*** Opening of RECORDS TO PROCESS ***

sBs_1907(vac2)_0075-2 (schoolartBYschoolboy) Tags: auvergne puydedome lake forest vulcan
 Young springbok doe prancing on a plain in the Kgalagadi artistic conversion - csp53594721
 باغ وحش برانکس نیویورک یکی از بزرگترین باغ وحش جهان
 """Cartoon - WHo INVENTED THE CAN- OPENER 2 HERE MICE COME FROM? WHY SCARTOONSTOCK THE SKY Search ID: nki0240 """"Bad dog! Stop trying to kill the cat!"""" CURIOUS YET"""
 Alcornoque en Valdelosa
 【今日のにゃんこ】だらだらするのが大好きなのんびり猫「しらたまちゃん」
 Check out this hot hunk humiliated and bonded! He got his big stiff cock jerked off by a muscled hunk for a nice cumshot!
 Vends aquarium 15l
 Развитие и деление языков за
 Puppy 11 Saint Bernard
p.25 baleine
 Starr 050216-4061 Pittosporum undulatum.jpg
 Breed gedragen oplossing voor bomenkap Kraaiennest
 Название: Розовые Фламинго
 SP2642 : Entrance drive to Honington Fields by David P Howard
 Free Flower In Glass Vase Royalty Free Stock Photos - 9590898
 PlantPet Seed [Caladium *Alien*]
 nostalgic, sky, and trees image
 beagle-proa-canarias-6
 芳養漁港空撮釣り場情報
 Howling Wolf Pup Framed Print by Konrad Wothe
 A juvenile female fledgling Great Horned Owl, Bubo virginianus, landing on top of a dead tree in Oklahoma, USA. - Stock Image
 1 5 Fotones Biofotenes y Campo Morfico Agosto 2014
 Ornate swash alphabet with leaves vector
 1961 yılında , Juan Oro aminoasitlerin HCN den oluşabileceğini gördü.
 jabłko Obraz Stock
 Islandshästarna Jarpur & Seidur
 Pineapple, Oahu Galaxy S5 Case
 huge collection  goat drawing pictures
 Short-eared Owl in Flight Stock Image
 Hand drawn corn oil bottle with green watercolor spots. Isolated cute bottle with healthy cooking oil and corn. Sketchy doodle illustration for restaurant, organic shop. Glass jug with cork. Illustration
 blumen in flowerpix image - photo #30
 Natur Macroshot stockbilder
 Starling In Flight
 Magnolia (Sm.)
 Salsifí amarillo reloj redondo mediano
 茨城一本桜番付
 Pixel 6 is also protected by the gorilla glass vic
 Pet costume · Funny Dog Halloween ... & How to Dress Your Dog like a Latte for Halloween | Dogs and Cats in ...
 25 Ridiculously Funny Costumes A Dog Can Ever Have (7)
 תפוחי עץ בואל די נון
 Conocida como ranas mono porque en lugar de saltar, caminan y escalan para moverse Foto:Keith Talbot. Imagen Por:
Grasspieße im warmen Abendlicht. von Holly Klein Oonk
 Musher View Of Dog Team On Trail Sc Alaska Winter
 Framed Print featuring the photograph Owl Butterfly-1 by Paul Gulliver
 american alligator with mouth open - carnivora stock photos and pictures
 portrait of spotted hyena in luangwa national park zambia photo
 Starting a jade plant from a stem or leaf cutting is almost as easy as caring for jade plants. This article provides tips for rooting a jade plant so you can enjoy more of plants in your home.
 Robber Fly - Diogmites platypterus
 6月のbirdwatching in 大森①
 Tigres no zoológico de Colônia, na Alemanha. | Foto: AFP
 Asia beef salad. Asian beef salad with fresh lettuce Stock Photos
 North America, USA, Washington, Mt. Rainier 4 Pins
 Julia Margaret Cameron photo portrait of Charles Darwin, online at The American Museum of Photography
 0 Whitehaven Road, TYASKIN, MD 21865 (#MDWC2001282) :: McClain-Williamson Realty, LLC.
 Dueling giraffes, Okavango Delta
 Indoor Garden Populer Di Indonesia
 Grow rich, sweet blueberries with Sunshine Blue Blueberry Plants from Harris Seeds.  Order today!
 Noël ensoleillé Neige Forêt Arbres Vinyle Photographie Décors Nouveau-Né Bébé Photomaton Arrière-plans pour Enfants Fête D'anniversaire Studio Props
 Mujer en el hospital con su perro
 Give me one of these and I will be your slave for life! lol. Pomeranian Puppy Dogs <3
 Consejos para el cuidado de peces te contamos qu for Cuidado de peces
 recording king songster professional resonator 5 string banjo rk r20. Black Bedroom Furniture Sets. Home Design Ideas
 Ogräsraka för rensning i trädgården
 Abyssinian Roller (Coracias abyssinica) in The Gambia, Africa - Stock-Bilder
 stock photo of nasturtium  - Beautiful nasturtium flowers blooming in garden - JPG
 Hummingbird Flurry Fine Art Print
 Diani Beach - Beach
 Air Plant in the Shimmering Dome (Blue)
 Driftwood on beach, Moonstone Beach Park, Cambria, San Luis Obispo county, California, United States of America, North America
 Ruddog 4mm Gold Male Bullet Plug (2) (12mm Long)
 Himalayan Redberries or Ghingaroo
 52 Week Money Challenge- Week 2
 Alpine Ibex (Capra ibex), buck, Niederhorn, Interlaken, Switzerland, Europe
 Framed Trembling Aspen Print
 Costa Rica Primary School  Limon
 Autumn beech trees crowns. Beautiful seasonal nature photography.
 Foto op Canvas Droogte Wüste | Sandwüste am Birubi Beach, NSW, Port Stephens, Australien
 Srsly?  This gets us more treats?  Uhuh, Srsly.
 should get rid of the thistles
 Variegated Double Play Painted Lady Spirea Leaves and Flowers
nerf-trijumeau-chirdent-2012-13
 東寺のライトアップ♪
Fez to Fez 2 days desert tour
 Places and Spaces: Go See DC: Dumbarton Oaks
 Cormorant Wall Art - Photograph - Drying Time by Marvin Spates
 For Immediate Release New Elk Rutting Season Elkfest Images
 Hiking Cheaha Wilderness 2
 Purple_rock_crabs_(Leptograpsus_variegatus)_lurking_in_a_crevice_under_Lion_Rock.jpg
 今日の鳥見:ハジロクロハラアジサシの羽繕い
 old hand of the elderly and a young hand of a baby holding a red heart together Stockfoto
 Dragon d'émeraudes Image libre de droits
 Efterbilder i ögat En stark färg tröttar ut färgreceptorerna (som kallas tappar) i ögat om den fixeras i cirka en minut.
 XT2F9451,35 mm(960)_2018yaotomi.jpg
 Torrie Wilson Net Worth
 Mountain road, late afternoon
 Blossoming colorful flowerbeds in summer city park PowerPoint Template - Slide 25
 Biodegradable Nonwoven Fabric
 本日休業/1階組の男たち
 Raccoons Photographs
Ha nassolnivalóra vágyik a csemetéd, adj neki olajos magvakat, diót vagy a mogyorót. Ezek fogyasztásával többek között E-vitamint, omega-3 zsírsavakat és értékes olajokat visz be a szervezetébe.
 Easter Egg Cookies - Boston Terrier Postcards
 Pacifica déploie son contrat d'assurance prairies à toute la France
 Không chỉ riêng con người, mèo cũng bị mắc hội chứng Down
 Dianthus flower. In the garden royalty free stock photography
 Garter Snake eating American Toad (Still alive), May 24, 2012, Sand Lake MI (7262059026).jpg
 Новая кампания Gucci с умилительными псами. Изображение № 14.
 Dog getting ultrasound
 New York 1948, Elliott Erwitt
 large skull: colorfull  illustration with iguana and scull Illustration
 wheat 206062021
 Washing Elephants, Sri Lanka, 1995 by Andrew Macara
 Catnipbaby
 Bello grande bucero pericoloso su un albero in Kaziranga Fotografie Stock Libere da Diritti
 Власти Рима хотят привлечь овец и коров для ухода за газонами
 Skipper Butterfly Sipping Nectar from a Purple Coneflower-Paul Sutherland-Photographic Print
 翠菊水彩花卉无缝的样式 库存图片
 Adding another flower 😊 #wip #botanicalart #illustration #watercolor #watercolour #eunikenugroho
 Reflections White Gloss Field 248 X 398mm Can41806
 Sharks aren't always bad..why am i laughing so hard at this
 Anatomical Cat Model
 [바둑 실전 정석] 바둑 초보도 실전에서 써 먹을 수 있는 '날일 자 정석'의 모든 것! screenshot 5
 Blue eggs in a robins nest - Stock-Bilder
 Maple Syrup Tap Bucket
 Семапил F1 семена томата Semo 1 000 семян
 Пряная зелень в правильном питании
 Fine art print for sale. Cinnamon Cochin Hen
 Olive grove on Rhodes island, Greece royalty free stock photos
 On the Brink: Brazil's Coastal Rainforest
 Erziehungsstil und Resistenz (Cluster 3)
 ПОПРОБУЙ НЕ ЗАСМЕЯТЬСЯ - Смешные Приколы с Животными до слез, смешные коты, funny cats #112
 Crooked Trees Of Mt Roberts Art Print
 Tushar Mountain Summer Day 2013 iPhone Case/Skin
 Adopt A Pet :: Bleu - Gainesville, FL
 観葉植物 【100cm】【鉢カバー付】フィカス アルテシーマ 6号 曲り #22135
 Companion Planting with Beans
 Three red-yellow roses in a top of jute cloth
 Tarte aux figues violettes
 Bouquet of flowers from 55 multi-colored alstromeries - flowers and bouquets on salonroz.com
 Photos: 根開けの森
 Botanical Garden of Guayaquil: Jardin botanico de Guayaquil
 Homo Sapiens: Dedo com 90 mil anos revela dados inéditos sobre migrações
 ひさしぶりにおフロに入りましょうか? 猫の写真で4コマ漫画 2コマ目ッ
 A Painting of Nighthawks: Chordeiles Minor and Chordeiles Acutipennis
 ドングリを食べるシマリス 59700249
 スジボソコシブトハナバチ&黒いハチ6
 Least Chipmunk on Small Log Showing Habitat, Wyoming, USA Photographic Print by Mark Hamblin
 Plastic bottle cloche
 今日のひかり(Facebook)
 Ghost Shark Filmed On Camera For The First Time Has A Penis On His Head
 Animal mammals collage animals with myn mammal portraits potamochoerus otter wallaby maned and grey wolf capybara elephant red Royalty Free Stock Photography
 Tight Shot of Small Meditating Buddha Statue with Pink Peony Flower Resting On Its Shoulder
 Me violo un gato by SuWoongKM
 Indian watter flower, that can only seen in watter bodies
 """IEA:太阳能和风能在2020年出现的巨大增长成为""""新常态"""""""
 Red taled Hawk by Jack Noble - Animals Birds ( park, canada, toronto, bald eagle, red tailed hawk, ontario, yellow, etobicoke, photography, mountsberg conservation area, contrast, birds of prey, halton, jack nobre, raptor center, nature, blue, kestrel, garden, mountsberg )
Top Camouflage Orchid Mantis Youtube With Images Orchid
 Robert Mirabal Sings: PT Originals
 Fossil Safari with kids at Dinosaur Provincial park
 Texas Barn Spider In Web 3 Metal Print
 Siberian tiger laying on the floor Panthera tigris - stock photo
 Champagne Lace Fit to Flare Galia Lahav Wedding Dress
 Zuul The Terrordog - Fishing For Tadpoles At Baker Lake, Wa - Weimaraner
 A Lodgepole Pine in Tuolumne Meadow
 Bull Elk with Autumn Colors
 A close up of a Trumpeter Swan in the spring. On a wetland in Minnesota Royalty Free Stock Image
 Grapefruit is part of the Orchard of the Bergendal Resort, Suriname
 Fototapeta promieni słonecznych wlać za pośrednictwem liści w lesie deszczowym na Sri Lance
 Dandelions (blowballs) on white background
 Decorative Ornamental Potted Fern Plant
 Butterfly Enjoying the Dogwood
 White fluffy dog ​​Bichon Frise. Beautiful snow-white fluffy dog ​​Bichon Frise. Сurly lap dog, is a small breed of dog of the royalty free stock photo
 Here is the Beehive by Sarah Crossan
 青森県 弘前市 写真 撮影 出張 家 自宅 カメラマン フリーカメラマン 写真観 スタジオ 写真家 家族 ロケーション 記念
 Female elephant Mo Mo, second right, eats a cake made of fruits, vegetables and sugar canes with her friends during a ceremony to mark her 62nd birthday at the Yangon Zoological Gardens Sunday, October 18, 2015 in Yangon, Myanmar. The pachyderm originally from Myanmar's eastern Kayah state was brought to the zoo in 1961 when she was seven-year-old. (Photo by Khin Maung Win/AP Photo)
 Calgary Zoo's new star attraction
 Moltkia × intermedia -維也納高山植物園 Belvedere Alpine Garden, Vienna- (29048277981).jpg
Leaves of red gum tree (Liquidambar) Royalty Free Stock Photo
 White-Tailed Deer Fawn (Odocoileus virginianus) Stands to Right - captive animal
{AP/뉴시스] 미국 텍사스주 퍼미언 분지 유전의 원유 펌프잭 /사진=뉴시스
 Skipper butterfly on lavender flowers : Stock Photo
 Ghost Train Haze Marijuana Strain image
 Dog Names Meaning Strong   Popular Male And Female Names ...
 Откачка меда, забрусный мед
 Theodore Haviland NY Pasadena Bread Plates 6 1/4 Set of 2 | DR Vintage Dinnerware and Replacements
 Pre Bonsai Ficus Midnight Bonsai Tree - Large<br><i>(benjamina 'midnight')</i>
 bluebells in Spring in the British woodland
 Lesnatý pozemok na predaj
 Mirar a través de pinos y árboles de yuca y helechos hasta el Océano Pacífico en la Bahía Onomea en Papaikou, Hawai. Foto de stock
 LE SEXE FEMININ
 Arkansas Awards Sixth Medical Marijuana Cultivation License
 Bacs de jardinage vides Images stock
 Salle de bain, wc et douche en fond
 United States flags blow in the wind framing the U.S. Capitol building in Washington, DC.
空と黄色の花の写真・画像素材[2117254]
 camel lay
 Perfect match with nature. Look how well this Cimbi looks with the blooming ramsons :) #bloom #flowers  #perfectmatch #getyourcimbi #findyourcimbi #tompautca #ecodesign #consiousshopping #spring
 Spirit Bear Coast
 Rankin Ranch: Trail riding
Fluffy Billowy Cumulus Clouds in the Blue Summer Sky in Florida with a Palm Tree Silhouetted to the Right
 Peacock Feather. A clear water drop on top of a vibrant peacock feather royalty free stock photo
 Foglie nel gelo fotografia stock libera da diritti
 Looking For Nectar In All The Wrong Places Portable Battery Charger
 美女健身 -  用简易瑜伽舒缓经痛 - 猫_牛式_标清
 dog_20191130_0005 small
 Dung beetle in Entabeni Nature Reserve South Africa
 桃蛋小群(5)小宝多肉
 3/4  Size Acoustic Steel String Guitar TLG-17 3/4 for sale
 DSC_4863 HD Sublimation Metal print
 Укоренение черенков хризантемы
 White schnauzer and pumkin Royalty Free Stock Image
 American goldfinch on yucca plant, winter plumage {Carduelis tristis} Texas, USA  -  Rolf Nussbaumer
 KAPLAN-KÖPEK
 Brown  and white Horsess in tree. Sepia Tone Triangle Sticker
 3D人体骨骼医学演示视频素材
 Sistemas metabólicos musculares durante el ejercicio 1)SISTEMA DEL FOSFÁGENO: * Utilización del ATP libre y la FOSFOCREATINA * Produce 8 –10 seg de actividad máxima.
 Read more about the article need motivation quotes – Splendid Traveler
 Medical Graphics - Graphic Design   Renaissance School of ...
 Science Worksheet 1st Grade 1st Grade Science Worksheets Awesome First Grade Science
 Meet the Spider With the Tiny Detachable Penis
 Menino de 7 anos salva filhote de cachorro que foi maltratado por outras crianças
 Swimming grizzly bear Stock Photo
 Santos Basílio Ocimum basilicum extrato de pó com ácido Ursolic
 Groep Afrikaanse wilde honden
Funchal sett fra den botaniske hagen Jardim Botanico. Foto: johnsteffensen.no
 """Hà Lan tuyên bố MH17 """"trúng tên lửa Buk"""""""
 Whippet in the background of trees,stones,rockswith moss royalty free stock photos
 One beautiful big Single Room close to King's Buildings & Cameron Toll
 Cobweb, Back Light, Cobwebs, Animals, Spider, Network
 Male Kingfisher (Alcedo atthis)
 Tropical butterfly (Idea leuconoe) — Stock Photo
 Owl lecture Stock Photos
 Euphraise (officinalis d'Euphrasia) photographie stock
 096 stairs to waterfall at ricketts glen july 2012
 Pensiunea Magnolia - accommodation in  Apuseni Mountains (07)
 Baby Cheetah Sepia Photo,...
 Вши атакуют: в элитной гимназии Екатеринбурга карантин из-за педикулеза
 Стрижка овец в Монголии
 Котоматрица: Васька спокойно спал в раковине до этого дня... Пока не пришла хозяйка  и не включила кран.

*** Close of RECORDS TO PROCESS ***

Start with the line above that contains "Here is the Beehive by Sarah Crossan" and stop after the line that contains "LE SEXE FEMININ". Output those lines exactly, and only those.

 Here is the Beehive by Sarah Crossan
 青森県 弘前市 写真 撮影 出張 家 自宅 カメラマン フリーカメラマン 写真観 スタジオ 写真家 家族 ロケーション 記念
 Female elephant Mo Mo, second right, eats a cake made of fruits, vegetables and sugar canes with her friends during a ceremony to mark her 62nd birthday at the Yangon Zoological Gardens Sunday, October 18, 2015 in Yangon, Myanmar. The pachyderm originally from Myanmar's eastern Kayah state was brought to the zoo in 1961 when she was seven-year-old. (Photo by Khin Maung Win/AP Photo)
 Calgary Zoo's new star attraction
 Moltkia × intermedia -維也納高山植物園 Belvedere Alpine Garden, Vienna- (29048277981).jpg
Leaves of red gum tree (Liquidambar) Royalty Free Stock Photo
 White-Tailed Deer Fawn (Odocoileus virginianus) Stands to Right - captive animal
{AP/뉴시스] 미국 텍사스주 퍼미언 분지 유전의 원유 펌프잭 /사진=뉴시스
 Skipper butterfly on lavender flowers : Stock Photo
 Ghost Train Haze Marijuana Strain image
 Dog Names Meaning Strong   Popular Male And Female Names ...
 Откачка меда, забрусный мед
 Theodore Haviland NY Pasadena Bread Plates 6 1/4 Set of 2 | DR Vintage Dinnerware and Replacements
 Pre Bonsai Ficus Midnight Bonsai Tree - Large<br><i>(benjamina 'midnight')</i>
 bluebells in Spring in the British woodland
 Lesnatý pozemok na predaj
 Mirar a través de pinos y árboles de yuca y helechos hasta el Océano Pacífico en la Bahía Onomea en Papaikou, Hawai. Foto de stock
 LE SEXE FEMININ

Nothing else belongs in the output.